• [EXTRACT]:

Michael Harris is a Canadian author and journalist. His first book, The End of Absence: Reclaiming What We’ve Lost in a World of Constant Connection won the Governor General's Award for English-language non-fiction at the 2014 Governor General's Awards. It was also long-listed for both the RBC Charles Taylor Prize and the B.C. National Nonfiction Award. The End of Absence is a reported memoir about living through a "Gutenberg Moment." It is a portrait of the last generation in history to remember life before the Internet. By describing the constant connectivity of contemporary life, Harris explores the idea that lack and absence are actually human virtues being stripped from us.

Harris's argument about online life was extended in his second work, Solitude: In Pursuit of a Singular Life in a Crowded World, where he argues that solitude should be thought of as a resource that has been exploited and monetized by devices and platform technologies.

In 2021 Harris published a third book, All We Want: Building the Life We Cannot Buy, which describes the emergence of consumer culture and proposes a paradigm shift in the way we measure our lives as a climate emergency forces radical change.

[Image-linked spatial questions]
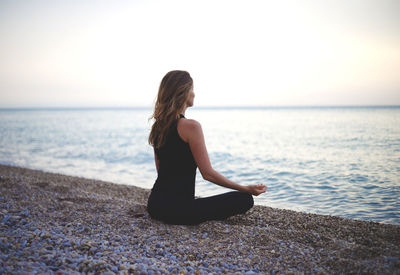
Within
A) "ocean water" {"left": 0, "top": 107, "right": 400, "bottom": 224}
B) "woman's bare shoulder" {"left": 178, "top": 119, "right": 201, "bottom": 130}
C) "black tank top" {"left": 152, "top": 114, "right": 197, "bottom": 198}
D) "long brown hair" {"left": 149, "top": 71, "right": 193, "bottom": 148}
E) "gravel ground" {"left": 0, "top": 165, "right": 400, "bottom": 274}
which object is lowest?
"ocean water" {"left": 0, "top": 107, "right": 400, "bottom": 224}

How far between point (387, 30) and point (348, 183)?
1174 cm

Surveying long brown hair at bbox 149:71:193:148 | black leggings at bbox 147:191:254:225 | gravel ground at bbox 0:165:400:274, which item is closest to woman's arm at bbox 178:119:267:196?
long brown hair at bbox 149:71:193:148

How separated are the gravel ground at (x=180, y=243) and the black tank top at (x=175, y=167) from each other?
0.63m

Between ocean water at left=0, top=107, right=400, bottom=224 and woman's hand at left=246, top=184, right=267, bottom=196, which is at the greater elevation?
woman's hand at left=246, top=184, right=267, bottom=196

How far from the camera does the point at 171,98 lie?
3.62 m

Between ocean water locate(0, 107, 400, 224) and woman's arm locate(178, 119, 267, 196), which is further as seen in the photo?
ocean water locate(0, 107, 400, 224)

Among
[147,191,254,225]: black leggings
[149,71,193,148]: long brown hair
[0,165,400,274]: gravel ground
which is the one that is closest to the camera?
[0,165,400,274]: gravel ground

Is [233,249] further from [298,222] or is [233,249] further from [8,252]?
[8,252]

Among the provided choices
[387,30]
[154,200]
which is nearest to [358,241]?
[154,200]

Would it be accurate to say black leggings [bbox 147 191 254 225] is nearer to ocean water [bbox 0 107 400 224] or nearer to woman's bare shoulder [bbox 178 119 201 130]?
woman's bare shoulder [bbox 178 119 201 130]

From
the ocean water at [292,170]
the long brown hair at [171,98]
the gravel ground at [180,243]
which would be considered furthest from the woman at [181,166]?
the ocean water at [292,170]

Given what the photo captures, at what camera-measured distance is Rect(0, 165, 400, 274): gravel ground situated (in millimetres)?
2734

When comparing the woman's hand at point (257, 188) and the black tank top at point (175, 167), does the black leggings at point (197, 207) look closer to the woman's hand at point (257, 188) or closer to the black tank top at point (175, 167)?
the black tank top at point (175, 167)

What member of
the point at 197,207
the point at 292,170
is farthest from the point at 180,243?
the point at 292,170
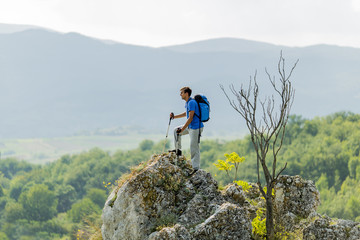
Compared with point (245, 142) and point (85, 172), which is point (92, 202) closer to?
point (85, 172)

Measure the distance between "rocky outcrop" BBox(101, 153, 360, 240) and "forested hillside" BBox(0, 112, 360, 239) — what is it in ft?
204

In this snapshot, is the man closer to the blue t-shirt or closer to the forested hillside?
the blue t-shirt

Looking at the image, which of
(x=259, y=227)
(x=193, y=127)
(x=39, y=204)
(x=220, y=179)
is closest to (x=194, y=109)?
(x=193, y=127)

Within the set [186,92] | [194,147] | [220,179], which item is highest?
[186,92]

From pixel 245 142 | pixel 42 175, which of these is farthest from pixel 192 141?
pixel 42 175

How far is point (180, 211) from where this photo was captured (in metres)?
11.1

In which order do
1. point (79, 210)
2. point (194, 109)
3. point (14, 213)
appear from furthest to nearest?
1. point (14, 213)
2. point (79, 210)
3. point (194, 109)

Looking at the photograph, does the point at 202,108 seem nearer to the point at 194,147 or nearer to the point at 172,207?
the point at 194,147

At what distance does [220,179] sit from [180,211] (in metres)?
79.6

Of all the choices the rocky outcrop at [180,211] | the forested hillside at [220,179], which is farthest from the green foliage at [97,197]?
the rocky outcrop at [180,211]

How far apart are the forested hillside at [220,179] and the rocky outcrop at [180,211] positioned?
62.1 metres

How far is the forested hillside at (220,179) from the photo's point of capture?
8781 centimetres

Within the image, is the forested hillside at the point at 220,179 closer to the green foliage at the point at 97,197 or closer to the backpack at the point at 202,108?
the green foliage at the point at 97,197

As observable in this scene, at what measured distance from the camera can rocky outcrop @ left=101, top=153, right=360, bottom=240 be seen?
10289 millimetres
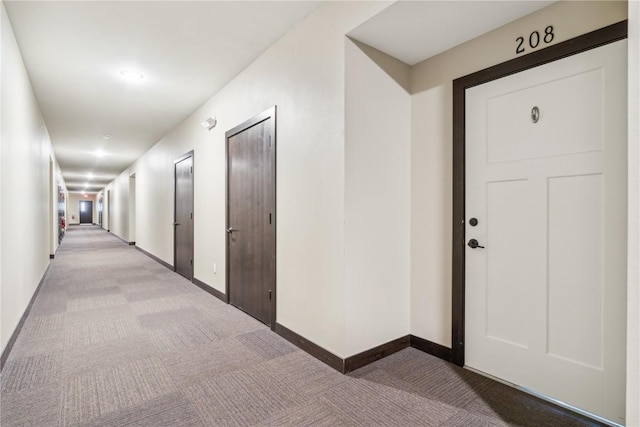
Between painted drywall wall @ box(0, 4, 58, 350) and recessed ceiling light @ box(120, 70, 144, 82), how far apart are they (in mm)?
865

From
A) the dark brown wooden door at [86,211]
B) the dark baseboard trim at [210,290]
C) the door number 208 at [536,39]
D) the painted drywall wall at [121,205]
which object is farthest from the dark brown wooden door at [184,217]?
the dark brown wooden door at [86,211]

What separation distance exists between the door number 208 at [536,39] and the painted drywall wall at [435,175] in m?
0.07

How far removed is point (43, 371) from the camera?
7.32 ft

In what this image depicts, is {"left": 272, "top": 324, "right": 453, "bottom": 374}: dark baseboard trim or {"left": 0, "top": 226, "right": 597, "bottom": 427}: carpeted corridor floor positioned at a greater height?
{"left": 272, "top": 324, "right": 453, "bottom": 374}: dark baseboard trim

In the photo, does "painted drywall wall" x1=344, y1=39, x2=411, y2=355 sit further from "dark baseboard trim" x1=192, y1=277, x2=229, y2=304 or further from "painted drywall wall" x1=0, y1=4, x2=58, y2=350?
"painted drywall wall" x1=0, y1=4, x2=58, y2=350

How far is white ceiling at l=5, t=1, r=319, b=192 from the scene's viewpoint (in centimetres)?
251

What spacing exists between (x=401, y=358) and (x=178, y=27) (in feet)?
10.6

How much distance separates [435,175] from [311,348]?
5.42 ft

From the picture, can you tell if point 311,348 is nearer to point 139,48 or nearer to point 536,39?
point 536,39

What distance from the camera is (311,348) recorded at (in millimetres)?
2520

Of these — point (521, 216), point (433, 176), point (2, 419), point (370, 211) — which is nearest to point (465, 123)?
point (433, 176)

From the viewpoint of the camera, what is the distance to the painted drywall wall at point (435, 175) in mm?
2320
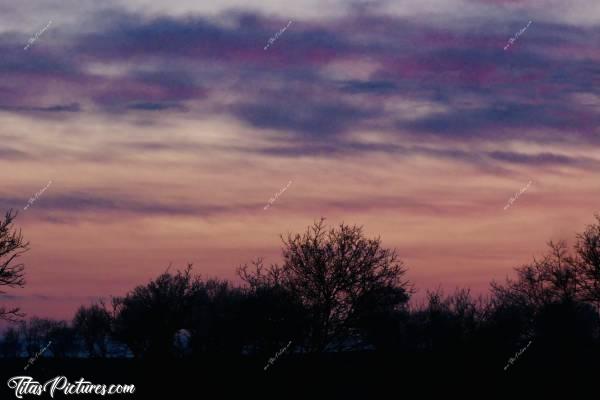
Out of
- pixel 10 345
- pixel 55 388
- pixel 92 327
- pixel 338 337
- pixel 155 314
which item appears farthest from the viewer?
pixel 10 345

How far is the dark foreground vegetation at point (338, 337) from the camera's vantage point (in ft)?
176

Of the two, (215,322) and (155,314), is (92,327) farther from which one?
(215,322)

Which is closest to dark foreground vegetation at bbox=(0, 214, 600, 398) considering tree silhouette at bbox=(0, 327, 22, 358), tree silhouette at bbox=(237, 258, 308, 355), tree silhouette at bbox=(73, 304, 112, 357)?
tree silhouette at bbox=(237, 258, 308, 355)

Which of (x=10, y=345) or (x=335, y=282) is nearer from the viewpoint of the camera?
(x=335, y=282)

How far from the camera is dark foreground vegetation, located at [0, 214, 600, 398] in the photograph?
5350cm

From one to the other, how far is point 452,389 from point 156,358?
2714cm

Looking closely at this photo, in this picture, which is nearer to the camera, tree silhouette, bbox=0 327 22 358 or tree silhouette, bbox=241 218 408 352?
tree silhouette, bbox=241 218 408 352

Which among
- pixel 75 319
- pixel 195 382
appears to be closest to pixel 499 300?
pixel 195 382

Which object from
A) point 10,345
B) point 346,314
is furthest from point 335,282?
point 10,345

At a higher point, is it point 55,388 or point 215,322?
point 215,322

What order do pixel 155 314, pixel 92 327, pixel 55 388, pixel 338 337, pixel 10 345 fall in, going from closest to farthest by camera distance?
1. pixel 55 388
2. pixel 338 337
3. pixel 155 314
4. pixel 92 327
5. pixel 10 345

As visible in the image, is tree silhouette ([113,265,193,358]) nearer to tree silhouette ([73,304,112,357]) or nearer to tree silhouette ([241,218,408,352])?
tree silhouette ([241,218,408,352])

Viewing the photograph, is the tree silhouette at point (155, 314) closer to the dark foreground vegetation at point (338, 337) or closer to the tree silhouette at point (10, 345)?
the dark foreground vegetation at point (338, 337)

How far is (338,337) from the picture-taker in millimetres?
64000
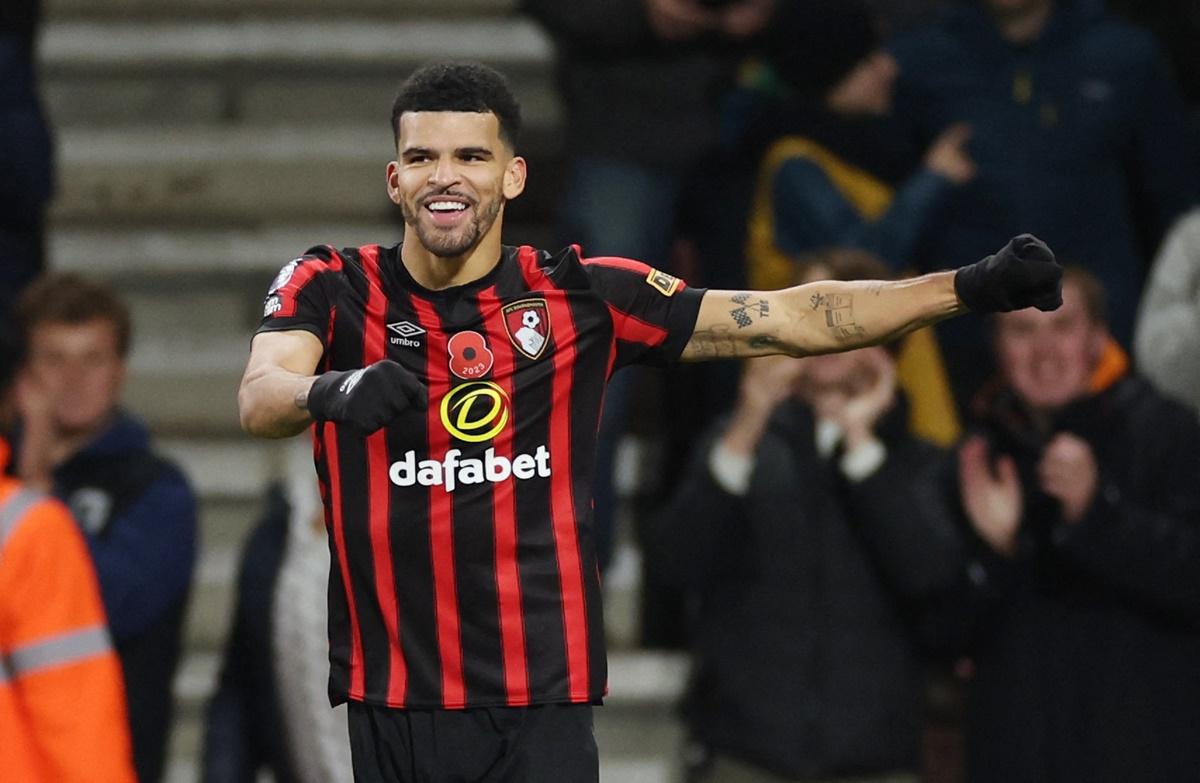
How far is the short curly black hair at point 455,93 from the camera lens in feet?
11.8

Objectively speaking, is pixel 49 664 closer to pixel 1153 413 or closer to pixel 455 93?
pixel 455 93

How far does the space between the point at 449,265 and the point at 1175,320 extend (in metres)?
2.68

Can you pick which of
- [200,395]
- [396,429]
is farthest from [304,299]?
[200,395]

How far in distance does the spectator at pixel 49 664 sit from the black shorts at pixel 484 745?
3.23 ft

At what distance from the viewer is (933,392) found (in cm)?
596

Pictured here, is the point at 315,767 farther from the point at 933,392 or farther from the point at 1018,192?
the point at 1018,192

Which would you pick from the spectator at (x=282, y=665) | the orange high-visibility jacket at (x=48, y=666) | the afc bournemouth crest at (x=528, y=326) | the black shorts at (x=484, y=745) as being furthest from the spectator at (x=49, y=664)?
the afc bournemouth crest at (x=528, y=326)

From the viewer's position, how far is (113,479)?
551 cm

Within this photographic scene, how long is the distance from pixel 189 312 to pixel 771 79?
6.91 feet

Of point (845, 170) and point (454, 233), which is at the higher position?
point (845, 170)

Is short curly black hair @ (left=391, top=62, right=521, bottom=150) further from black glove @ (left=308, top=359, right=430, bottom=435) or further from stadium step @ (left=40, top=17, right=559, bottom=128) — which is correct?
stadium step @ (left=40, top=17, right=559, bottom=128)

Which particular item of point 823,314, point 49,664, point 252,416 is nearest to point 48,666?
point 49,664

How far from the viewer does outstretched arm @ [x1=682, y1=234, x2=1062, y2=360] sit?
12.1 feet

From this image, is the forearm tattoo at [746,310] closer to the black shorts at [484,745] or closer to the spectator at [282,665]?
the black shorts at [484,745]
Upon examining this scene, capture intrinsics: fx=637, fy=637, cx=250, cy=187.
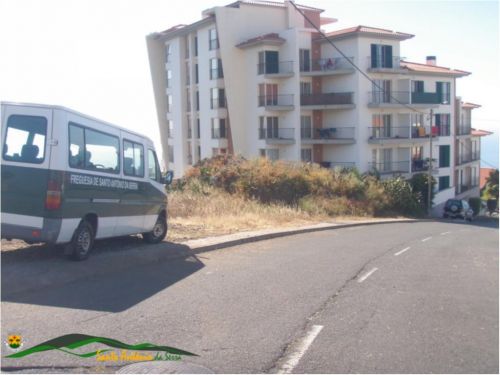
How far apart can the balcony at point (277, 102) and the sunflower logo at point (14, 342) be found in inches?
1772

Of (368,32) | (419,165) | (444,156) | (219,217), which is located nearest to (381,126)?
(419,165)

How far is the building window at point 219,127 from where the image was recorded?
176ft

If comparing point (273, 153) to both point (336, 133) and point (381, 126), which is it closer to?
point (336, 133)

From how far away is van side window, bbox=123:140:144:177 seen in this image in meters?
11.4

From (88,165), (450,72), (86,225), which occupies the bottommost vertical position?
(86,225)

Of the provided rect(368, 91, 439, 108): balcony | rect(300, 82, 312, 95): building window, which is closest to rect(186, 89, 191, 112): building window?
rect(300, 82, 312, 95): building window

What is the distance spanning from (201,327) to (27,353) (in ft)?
6.32

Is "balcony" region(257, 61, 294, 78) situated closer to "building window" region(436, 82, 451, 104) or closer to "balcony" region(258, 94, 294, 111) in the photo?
"balcony" region(258, 94, 294, 111)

• [TASK TO CARRY OUT]:
From the passage on Michael Harris, pull out the part from "Harris's argument about" to "and platform technologies.".

• [ANSWER TO THIS TASK]:
Harris's argument about online life was extended in his second work, Solitude: In Pursuit of a Singular Life in a Crowded World, where he argues that solitude should be thought of as a resource that has been exploited and monetized by devices and platform technologies.